_PASSAGE PROVIDED_.
-=-=-
Hi Tanuj,
>From this example, it appears as if you are trying to use sparkSession from
within the executor? This will be problematic. Can you please open a
support ticket with the full stack trace?
I think what you are describing is a join between Kafka and Hudi tables. So
I'd read from Kafka first, cache the 2K messages in memory, find out what
partitions they belong to, and only load those affected partitions instead
of the entire table.
At this point, you will have two datasets : kafkaDF and hudiDF (or RDD or
DataSet.. my suggestion remains valid)
And instead of hand crafting the join at the record level, like you have.
you can just use RDD/DataSet level join operations and then get a resultDF
then you do a resultDF.write.format("hudi") and you are done?
On Tue, Aug 11, 2020 at 2:33 AM Tanuj <[email protected]> wrote:
> Hi,
> I have a problem statement where I am consuming messages from Kafka and
> then depending upon that Kafka message (2K records) I need to query Hudi
> table and create a dataset (with both updates and inserts) and push them
> back to Hudi table.
>
> I tried following but it threw NP exception from sparkSession scala code
> and rightly so as sparkSession was used in Executor.
>
> Dataset<KafkaRecord> hudiDs = companyStatusDf.flatMap(new
> FlatMapFunction<KafkaRecord, HudiRecord>() {
> @Override
> public Iterator<HudiRecord> call(KafkaRecord kafkaRecord)
> throws Exception {
> String prop1= kafkaRecord.getProp1();
> String prop2= kafkaRecord.getProp2();
> HudiRecord hudiRecord = sparkSession.read()
-=-=-
_DATASET RECORDS_.
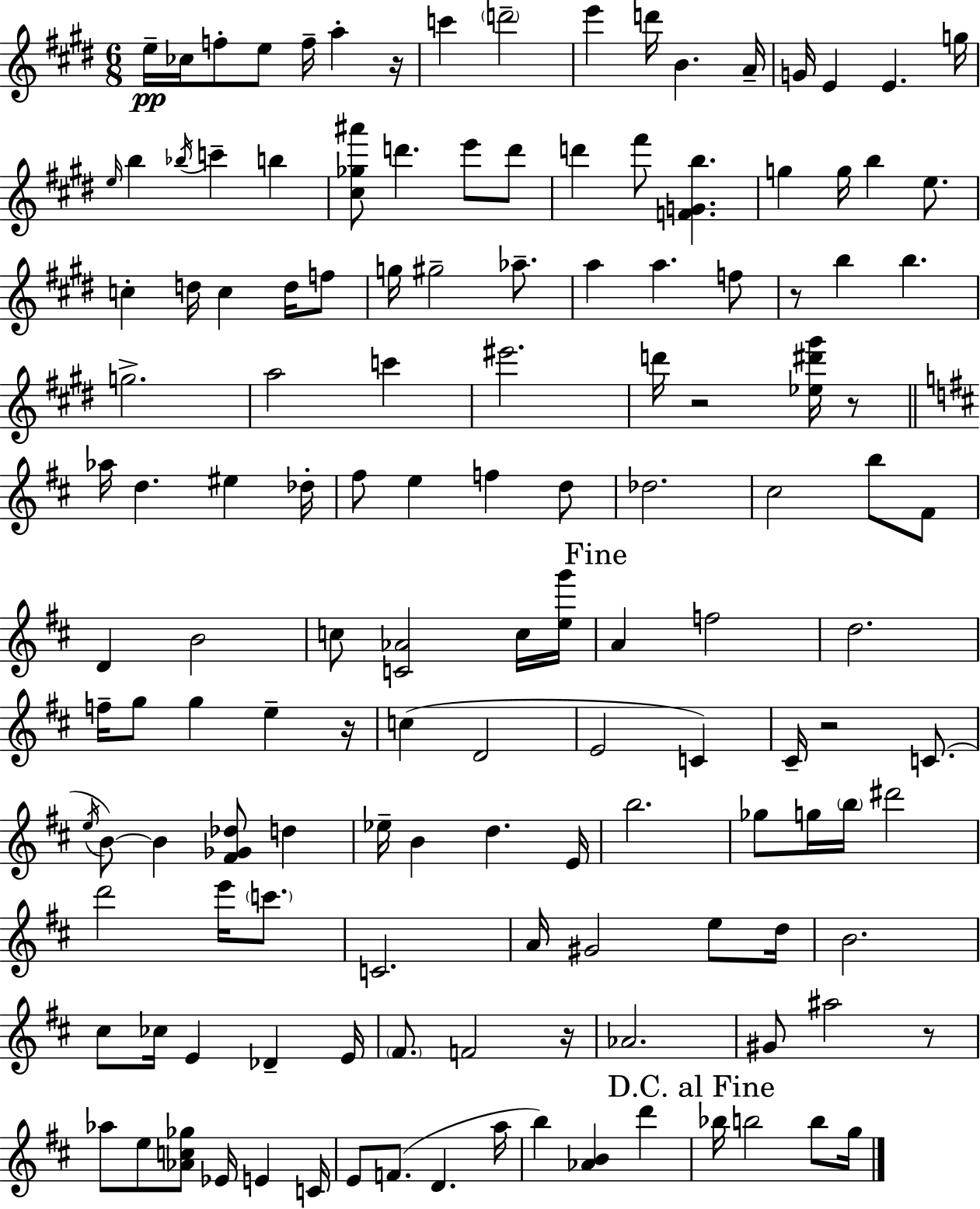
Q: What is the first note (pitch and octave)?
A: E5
-=-=-
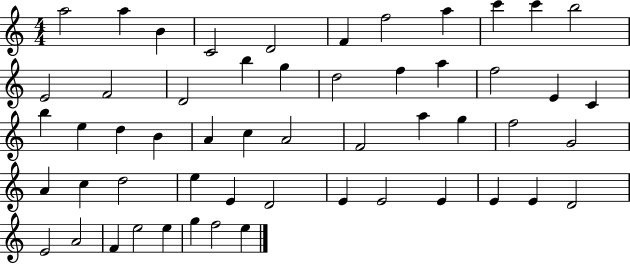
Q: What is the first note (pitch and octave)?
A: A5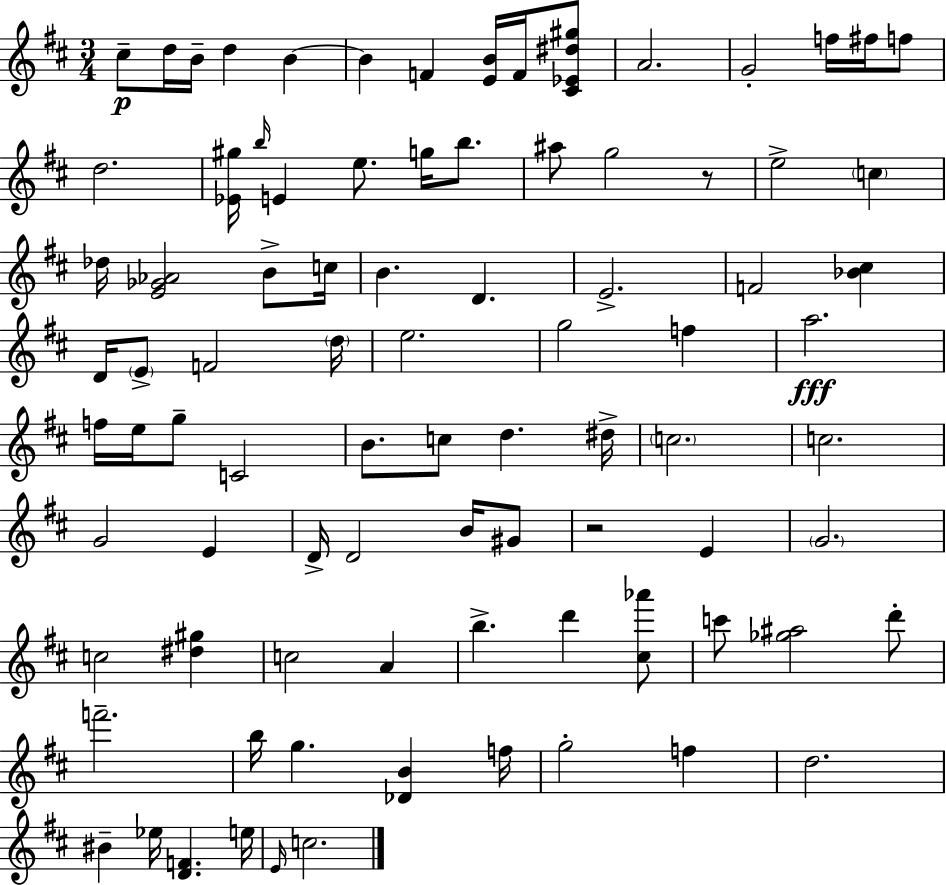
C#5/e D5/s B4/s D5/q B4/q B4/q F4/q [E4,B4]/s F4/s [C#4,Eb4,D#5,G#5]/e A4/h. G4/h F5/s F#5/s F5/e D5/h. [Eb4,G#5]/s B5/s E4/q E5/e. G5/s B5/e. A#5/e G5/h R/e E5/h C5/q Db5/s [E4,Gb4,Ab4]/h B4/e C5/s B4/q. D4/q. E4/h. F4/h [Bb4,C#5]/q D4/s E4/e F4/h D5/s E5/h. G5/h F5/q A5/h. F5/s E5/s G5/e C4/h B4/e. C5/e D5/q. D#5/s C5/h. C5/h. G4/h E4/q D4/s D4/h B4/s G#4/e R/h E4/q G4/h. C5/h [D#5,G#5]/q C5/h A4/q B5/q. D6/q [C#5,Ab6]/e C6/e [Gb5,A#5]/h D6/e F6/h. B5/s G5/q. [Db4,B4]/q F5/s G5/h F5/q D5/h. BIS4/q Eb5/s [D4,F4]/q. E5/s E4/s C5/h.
-=-=-
_JOBS_.
(a) In the Kafka and Hudi thread, answer these:
(i) How many records does the Kafka message hold?
(ii) What does the reply suggest loading instead of the entire table?
(iii) Which write call does the reply propose for resultDF?
(b) Could you pick up the Kafka and Hudi thread right after its final line and keep it going?

_TASK ANSWERS_.
(a)
(i) 2K records.
(ii) Only the affected partitions that the cached Kafka messages belong to.
(iii) resultDF.write.format("hudi")

(b)
> .format(HUDI_DATASOURCE)
> .schema(<schema>)
> .load(<path>)
> .as(Encoders.bean((HudiRecord.class)))
> .filter(<FILTER_ON_KAFKA_RECORD> say prop1);
> hudiRecord = tranform();
> // Modificiation in hudi record
> return Arrays.asList(kafkaRecord, hudiRecord).iterator();
> }
>
> }
> }, Encoders.bean(CompanyStatusGoldenRecord.class));
>
> In HUDI, I have 2 level of partitions (year and month) so for eg if I get
> 2K records from Kafka which will be spanned across multiple partitions -
> what is advisable load first the full table like "/*/*/*" or first read
> kafka record, find out which partitions need to be hit and then load only
> those HUDI tables as per partitions .I believe 2nd option would be faster
> i.e. loading the specific partitions and thats what I was trying in above
> snippet of code. So if have to leverage partitions, is collect() on Kafka
> Dataset to get the list of partitions and then supply to HUDI is the only
> option or I can do it just with the spark datasets ?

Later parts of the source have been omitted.